Getting more from low-resolution methods: the combination of SAXS and atomistic molecular simulation

A protein's biological function is not only determined by the spatial arrangement of atoms but also by the dynamics of its conformational landscape. Molecular structure determination from high-resolution methods (X-ray crystallography and cryoEM) reveal atomistic details but often hide the dynamics critical to function. Small angle X-ray scattering (SAXS), on the other hand, provides structural information in the solution state, but is limited in terms of resolution. In this proposal, methods and tools will be developed to combine atomistic molecular simulations with SAXS data, to extend the structural information from SAXS experiments to higher resolution. Ab initio modelling of protein structure using SAXS is unable to deliver structures with the atomistic-level resolution required to fully understand biological function. This proposal solves this problem.

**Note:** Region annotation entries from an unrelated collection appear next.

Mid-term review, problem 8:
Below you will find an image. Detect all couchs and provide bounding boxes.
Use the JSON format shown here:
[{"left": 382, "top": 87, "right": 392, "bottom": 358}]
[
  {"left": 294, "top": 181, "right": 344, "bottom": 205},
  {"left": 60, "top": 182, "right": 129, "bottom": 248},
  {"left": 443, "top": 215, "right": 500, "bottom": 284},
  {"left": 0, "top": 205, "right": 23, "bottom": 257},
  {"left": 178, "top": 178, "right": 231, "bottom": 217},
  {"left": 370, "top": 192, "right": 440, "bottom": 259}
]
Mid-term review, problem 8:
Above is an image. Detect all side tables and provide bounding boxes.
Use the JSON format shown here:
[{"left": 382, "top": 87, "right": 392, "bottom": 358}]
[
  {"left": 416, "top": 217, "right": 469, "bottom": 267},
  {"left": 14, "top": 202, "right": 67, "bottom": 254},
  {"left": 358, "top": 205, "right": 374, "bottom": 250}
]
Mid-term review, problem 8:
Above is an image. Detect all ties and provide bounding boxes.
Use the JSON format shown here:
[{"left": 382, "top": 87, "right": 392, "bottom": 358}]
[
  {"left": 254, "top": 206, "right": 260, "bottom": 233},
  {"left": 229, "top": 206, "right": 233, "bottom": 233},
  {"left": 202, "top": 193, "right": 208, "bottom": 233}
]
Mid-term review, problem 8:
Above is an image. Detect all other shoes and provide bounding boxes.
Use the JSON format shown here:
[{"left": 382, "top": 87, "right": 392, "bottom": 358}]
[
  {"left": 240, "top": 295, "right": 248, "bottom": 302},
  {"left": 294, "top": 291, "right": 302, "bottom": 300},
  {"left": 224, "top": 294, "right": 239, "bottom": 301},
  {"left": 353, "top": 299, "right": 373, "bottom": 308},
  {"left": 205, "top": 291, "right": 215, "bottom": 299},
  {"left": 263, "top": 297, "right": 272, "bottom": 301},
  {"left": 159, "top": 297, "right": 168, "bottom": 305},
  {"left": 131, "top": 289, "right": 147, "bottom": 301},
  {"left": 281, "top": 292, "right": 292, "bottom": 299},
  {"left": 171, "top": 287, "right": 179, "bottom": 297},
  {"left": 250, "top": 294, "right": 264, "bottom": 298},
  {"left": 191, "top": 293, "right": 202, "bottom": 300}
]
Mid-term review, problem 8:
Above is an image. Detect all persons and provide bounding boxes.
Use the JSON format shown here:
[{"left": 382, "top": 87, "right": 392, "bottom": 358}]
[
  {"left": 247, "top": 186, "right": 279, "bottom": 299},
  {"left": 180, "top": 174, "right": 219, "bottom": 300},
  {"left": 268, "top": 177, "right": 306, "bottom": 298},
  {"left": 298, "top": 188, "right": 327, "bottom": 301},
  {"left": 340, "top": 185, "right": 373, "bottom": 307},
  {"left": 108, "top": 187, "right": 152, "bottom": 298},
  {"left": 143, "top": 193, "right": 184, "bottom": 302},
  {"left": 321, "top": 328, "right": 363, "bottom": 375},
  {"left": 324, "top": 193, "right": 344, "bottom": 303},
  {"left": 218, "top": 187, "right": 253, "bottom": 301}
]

A significant problem affecting routine MD simulation with SAXS relates to the technical difficulties running the calculations. Each step requires experience in the relevant software. However, automation is possible. Our Protocaller software automates the workflow for protein MD simulations for calculating ligand binding free energies. This software has been incorporated into the Galaxy bioinformatics platform, improving the accessibility, shareability, and reproducibility of computational methods for molecular simulations. Here, we will extend this software to automate the application of advanced MD simulations to the structural analysis of SAXS data.